Seven years on every time I hear on the news or read in the papers about an accident or about people being burnt it's like an electric shock goes through my body. The Bali Bombing affected me a lot, especially seeing all the people who were burnt. It's felt like it had just happened to me.
After who knows how many skin graft operations I have my new life now which is much different. Big changes to me. I learn to be patient. Frances and I walk up too five kilometers each night and we work out in our own gym at home, which feels great. I'm so proud of my kids and their friends; they never lost love or respect or ..are ashamed of my new appearance. That's what keeps me going, stronger and stronger.
For a long time I didn't know if I will be able to drive. After medical tests I passed and can drive everywhere. I will never get booked for speeding that's for sure! Just happy to be on the front steering wheel. I drive to the shops, I go to restaurants. I go anywhere with my hat and sunglasses on; no body recognizes me.
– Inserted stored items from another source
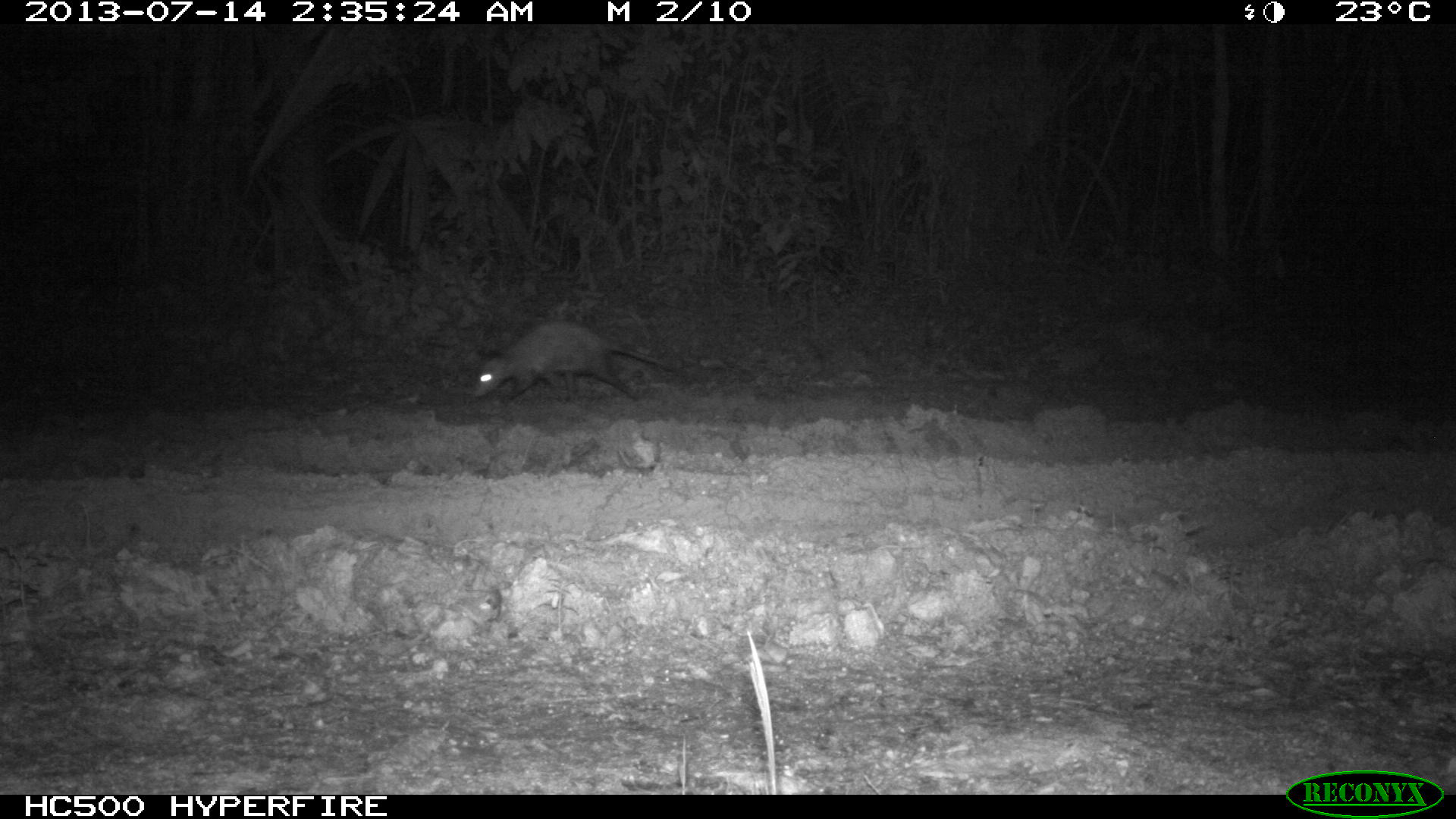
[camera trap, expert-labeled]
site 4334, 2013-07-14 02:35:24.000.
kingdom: Animalia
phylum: Chordata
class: Mammalia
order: Didelphimorphia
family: Didelphidae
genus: Didelphis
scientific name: Didelphis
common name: american opossums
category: didelphis sp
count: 1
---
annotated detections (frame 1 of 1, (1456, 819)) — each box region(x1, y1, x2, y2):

People do look at me twice; some ask if I was in the Iraq war. I'm used to it now and it doesn't worry me any more. I even start welding little things again in my shed. Bottom line is that I enjoyed what I was doing. That I loved work I probably would never stop if somebody up there didn't stop me.
I am thankful I still have my life, different appearance a bit. Only God save me. My faith, I always went to church since I was born and have no intentions of stopping; but have to admit I don't go every Sunday. I will make the effort to go more often like Frances.